4. Take out the lowest state of f(n)
in the open list , and judge the nature of the state (1) If it appears in the open list, then judge the state of g(n) through the current node (take out from the open list, and expand the The node of the node) is the g(n) brought as the parent node is less than the original parent node, if it is less, you need to change its parent node and g(n).
(2) If it appears in the close list, then judge the state The g(n) of the current node (taken out from the open list, expand the node of the node) as the parent node to bring g(n) is less than the original parent node, if it is less than the need to delete the node from the close list , And add it to the open list, and change its parent node to the current node.
(3) Neither in the open list nor in the close list. This is very simple. Just add it directly to the open list (keep the open list in ascending order)
(4) If the retrieved node is the target node, exit successfully
Pseudo code of A* algorithm
创建两个表,open表保存所有已生成而未考察的节点,close表中记录已访问过的节点。
算起点的估价值;
将起点放入open表;
while(open!=NULL)
{
从open表中取估价值f最小的节点n;
if(n节点==目标节点){
break;
}
for(当前节点n 的每个子节点X)
{
算X的估价值;
if(X in open)
{
if( X的估价值小于open表的X估价值 ){
把n设置为X的父亲;
更新open表中的估价值; //取最小路径的估价值
}
}
if(X in close) {
if( X的估价值小于close表的X估价值 )
把n设置为X的父亲;
将该节点从close表中除去
把X节点放入open //取最小路径的估价值
}
}
if(X not in both){
把n设置为X的父亲;
求X的估价值;
并将X插入open表中; //升序排列open
}
}//end for
将n节点插入close表中;
按照估价值将open表中的节点排序; //实际上是比较open表内节点f的大小,从最小路径的节点向下进行。
} //end while(open!=NULL)
保存路径,即从终点开始,每个节点沿着父节点移动直至起点,这就是你的路径;
(2) A* algorithm solves the problem of rearrangement of Jiugongge
Algorithm calculation formula f(n) = g(n)+h(n),
where g(n) is the number of steps consumed from the initial state to the current state, and h(n) is the estimation required from the current state to the target state The number of steps, generally h(n) is less than or equal to the actual number of steps required, so that the optimal solution will not be ignored, because h(n) has some relationship with the solution space, if h(n) is set to be more than the actual number of steps required If the number is large, the optimal solution may be ignored in the solution space. For example, the width-first search is the effect brought by h(n)=0, and the depth-first search is the effect brought by g(n)=0, but h(n) is the distance h*(n)[the actual step required The degree of the number] cannot be too large, otherwise h(x) will not have strong distinguishing ability, and the algorithm efficiency will not be very high. The evaluation of a good h(n) is: h(n) is below the lower bound of h*(n) and is as close as possible to h*(n).

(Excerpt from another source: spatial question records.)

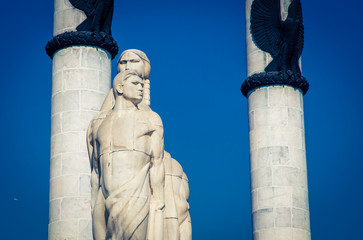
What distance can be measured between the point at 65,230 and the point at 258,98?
22.3 ft

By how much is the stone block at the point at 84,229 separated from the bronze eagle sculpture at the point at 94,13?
15.5 ft

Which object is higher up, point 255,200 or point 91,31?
point 91,31

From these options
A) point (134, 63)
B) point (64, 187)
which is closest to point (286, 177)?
point (64, 187)

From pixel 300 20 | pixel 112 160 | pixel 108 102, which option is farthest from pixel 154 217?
pixel 300 20

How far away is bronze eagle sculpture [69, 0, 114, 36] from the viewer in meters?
19.6

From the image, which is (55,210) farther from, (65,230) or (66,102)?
(66,102)

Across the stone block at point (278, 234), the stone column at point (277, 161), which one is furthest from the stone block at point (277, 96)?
the stone block at point (278, 234)

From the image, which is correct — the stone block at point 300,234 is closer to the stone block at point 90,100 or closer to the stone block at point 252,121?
the stone block at point 252,121

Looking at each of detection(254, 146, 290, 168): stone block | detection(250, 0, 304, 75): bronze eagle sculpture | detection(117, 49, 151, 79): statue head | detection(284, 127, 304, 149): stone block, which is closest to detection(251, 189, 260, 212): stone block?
detection(254, 146, 290, 168): stone block

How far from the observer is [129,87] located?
1327 centimetres

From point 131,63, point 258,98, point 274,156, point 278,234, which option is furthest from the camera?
point 258,98

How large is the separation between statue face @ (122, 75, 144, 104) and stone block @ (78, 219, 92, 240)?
5.56 meters

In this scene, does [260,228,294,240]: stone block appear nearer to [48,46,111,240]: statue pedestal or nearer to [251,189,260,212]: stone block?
[251,189,260,212]: stone block

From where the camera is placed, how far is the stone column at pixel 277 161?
20797 millimetres
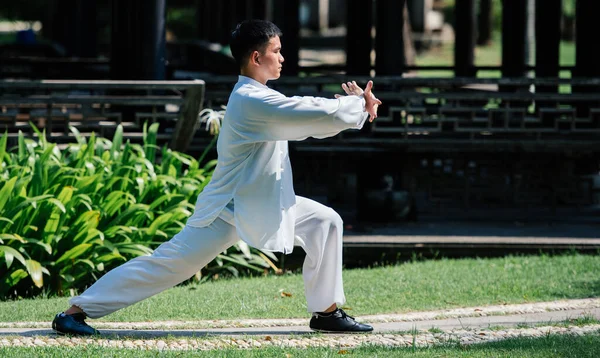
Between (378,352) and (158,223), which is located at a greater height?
(158,223)

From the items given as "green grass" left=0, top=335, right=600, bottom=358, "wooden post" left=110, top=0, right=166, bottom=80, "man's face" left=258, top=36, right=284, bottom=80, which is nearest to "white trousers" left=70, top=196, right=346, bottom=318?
"green grass" left=0, top=335, right=600, bottom=358

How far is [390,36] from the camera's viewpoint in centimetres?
1125

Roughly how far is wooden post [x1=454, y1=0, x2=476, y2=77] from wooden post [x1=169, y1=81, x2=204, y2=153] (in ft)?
21.7

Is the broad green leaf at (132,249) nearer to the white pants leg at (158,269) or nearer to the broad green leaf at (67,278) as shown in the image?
the broad green leaf at (67,278)

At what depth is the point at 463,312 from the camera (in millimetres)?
7406

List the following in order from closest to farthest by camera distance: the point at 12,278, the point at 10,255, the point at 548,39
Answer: the point at 10,255
the point at 12,278
the point at 548,39

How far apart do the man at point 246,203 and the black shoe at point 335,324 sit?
1.25 ft

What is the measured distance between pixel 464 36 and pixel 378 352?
11284 millimetres

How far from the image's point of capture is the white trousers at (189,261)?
602 centimetres

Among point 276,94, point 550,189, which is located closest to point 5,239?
point 276,94

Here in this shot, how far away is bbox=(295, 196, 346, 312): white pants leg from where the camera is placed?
6145 millimetres

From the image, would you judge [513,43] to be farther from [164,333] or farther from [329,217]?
[164,333]

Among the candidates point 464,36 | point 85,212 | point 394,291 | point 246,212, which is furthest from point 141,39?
point 464,36

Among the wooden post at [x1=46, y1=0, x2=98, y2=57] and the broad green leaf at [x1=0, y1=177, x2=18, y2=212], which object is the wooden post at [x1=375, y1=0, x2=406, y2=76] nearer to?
the broad green leaf at [x1=0, y1=177, x2=18, y2=212]
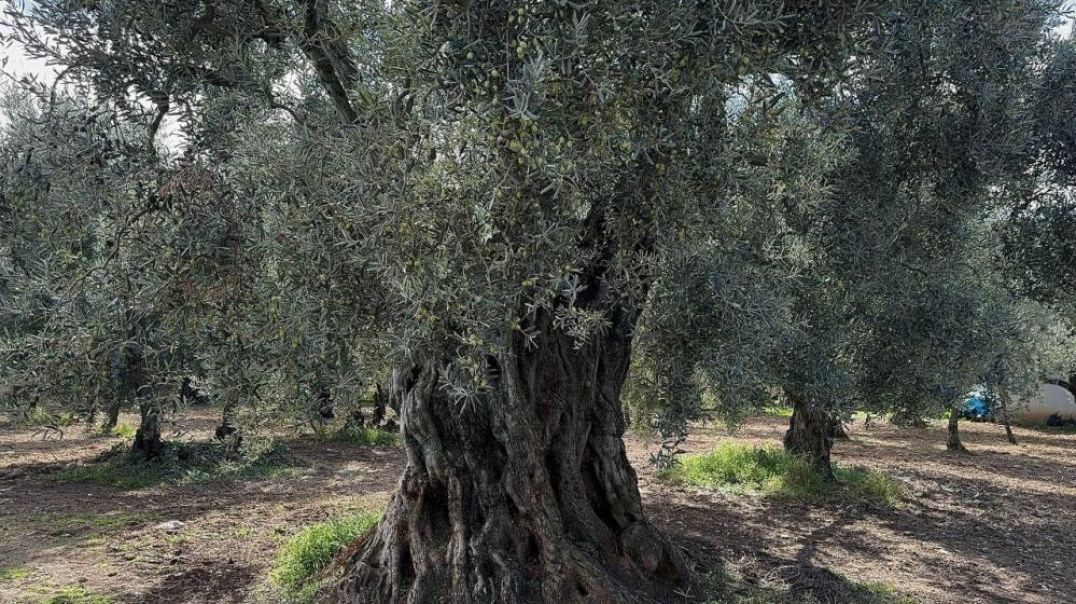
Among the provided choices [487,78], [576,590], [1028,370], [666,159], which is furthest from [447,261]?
[1028,370]

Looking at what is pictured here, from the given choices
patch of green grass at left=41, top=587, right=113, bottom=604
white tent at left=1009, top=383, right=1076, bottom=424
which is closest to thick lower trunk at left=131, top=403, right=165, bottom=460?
patch of green grass at left=41, top=587, right=113, bottom=604

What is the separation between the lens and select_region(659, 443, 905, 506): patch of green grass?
14.7 metres

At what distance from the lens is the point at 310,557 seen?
355 inches

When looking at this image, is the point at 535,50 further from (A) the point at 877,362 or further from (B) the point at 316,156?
(A) the point at 877,362

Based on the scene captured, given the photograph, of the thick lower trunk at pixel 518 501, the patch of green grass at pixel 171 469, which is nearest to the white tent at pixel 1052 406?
the patch of green grass at pixel 171 469

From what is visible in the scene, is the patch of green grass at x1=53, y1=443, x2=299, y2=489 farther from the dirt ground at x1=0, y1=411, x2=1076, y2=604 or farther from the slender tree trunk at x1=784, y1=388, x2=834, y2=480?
the slender tree trunk at x1=784, y1=388, x2=834, y2=480

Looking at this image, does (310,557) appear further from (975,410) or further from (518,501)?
(975,410)

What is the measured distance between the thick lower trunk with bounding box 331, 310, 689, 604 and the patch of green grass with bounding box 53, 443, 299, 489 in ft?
28.7

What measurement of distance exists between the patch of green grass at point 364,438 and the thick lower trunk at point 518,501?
45.8 ft

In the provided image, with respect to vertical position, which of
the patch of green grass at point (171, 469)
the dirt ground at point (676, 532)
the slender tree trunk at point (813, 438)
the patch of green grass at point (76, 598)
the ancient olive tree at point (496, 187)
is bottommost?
the patch of green grass at point (76, 598)

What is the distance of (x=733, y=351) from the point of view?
6.82 m

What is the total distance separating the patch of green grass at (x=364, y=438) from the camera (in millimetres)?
21859

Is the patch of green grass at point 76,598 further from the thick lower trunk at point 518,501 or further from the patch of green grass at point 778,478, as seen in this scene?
the patch of green grass at point 778,478

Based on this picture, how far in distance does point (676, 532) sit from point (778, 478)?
17.0 feet
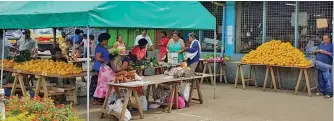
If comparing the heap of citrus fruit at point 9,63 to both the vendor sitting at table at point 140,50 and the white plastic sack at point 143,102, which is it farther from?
the white plastic sack at point 143,102

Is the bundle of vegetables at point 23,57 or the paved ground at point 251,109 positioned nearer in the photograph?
the paved ground at point 251,109

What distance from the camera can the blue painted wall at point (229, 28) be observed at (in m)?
13.4

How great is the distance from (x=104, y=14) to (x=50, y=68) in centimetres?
235

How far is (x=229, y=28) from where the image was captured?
13.5m

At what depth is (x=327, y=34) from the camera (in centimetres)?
1109

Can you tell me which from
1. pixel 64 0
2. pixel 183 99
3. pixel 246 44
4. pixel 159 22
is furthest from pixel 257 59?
pixel 64 0

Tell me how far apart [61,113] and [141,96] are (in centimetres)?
358

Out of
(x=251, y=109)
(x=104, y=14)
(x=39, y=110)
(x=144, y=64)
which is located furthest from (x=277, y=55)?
(x=39, y=110)

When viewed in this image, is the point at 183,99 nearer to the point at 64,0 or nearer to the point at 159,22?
the point at 159,22

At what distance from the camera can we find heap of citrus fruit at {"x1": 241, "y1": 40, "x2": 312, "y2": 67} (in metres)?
11.1

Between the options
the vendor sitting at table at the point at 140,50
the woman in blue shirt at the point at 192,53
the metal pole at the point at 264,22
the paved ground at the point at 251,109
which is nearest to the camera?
the paved ground at the point at 251,109

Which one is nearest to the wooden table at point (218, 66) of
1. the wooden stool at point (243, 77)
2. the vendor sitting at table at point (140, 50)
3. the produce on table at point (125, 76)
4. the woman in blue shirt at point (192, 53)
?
the wooden stool at point (243, 77)

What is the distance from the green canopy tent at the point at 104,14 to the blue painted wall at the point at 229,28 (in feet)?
12.6

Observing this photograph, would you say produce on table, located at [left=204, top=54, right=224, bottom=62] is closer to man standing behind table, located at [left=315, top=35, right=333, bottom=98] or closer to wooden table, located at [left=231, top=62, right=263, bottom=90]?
wooden table, located at [left=231, top=62, right=263, bottom=90]
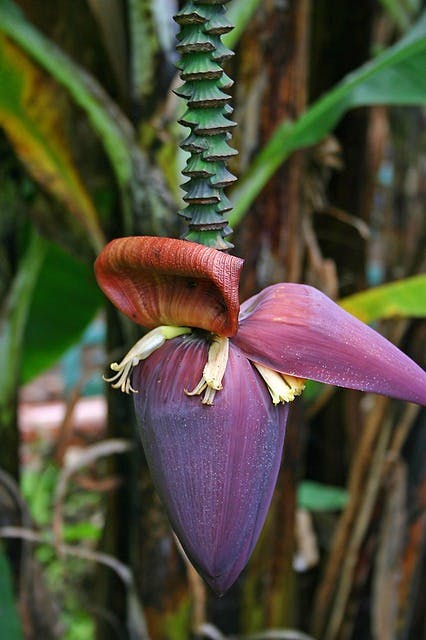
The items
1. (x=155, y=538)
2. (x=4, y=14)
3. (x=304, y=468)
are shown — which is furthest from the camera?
(x=304, y=468)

Then the eight-digit problem g(n) is the number of steps needed to get the new state by moving the numbers near the space up, down, left, and right, h(n) is the distance between the current state and the target state, that is, the sum of all the numbers that are not in the target position, which must be less than h*(n).

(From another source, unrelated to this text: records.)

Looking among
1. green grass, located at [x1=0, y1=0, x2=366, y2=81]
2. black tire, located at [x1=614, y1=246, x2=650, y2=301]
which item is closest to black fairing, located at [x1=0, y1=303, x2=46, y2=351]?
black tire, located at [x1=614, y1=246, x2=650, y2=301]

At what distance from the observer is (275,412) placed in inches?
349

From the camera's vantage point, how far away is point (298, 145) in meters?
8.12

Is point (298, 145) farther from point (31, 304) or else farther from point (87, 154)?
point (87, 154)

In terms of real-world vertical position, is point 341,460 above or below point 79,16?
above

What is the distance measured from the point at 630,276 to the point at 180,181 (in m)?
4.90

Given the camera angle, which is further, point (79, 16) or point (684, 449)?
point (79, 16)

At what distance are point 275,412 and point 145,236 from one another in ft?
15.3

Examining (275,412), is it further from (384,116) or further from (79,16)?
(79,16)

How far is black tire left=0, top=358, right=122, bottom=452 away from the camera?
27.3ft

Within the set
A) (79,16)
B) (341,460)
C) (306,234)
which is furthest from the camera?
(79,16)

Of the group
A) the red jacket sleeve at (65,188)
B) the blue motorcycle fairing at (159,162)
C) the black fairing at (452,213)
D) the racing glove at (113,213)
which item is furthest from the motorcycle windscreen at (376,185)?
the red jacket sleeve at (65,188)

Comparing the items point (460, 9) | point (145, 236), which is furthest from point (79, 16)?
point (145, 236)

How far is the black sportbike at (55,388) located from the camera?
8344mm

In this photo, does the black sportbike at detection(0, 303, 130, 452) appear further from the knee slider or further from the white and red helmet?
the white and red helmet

For the eight-digit problem, each node has 8 numbers and a space. The space can be regarded as 0, so there are 9 numbers in total, and an integer can be used to represent the information corresponding to a node.
We let g(n) be the actual number of steps (ie depth) taken from the start node to the current node, and h(n) is the estimate of the number of steps that must be at least from the node to the final node (in the estimation of h(n) When, we ignore the influence of other numbers on the number to its final position, so h(n) is only the lower limit of its minimum number of steps), f(n)=h(n)+g(n).